Fr. L. : Ceux qui viennent sont dans une démarche d’accueil et d’hospitalité mutuels. Un esprit d’écoute et de délicatesse est au cœur de leur foi respective. Ils ne viennent pas à Taizé pour un dialogue théologique théorique mais pour un partage de vie, pour s’inviter mutuellement à leurs prières. On met ainsi une salle à disposition des musulmans, et ceux qui le veulent peuvent les rejoindre. C’est cela qui est touchant : ils ouvrent leurs prières aux autres et sont très fiers si l’on vient avec eux.
Que leur apportent ces rencontres ?
Fr. L. : Les jeunes musulmans sont très intéressés de voir de jeunes chrétiens qui se retrouvent trois fois par jour dans une église pour prier. Ils n’ont pas l’impression qu’il y ait beaucoup de jeunes en Europe qui donnent du temps pour la prière.

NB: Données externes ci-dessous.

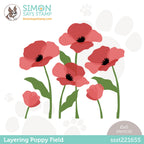 Simon Says Stamp Set of 4 Stencils POPPY FIELD ssst221655 *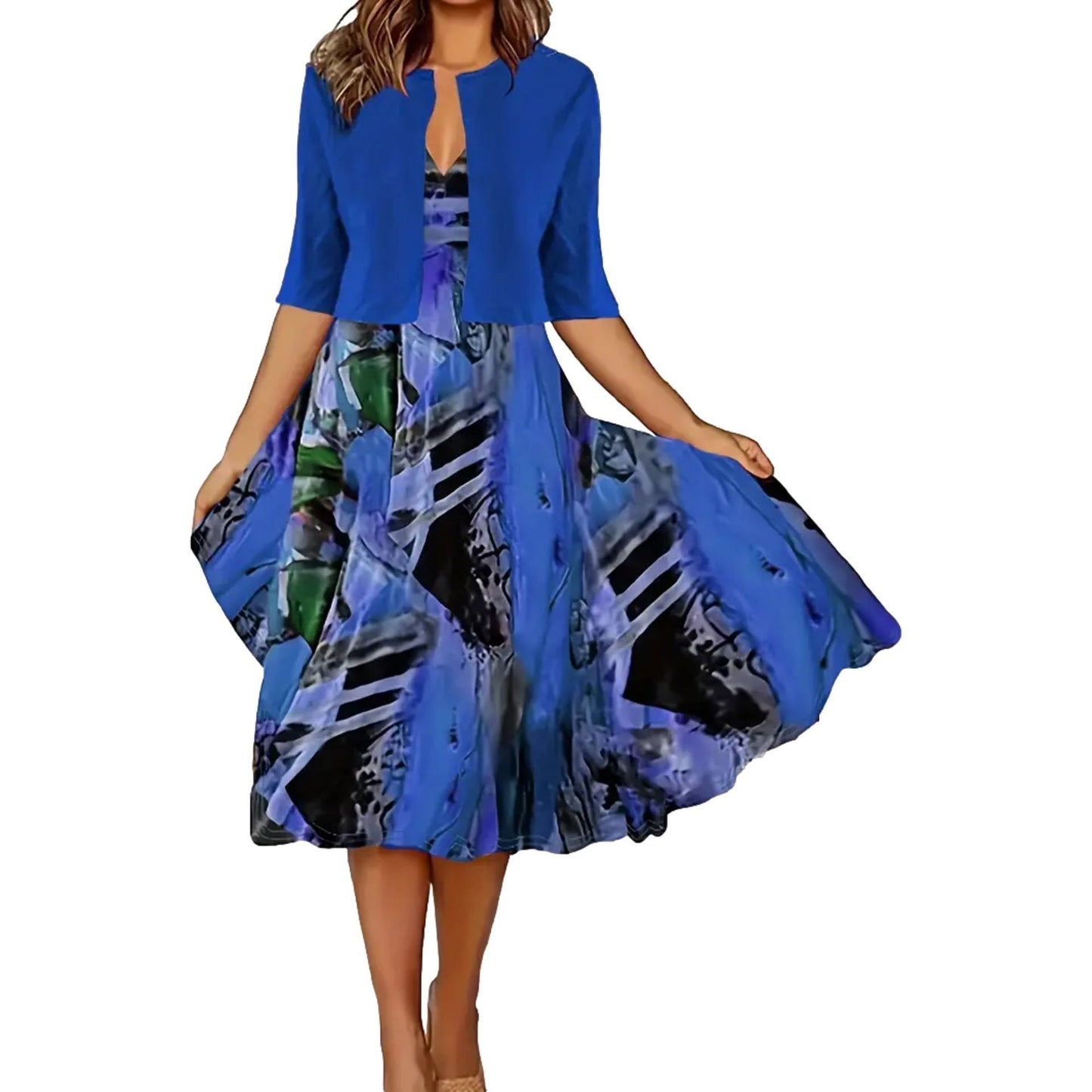 🌿🥰 Robe deux pièces élégante et fine pour femmes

Cela les réjouit de voir ces jeunes qui, comme eux, donnent du temps pour Dieu, à travers le silence, l’écoute d’une parole et le chant.
L’an dernier, les jeunes chrétiens aussi étaient reconnaissants de pouvoir expérimenter et témoigner qu’une fraternité concrète n’est pas une utopie. On est ensemble, on partage le repas, on partage un service, on s’écoute les uns les autres. Cela atteste qu’un chemin de paix et d’amitié est possible. Voir que des musulmans ont leur place dans un lieu comme Taizé chasse toutes les voix qui jouent sur les peurs et les caricatures, ces voix qui voudraient construire des murs.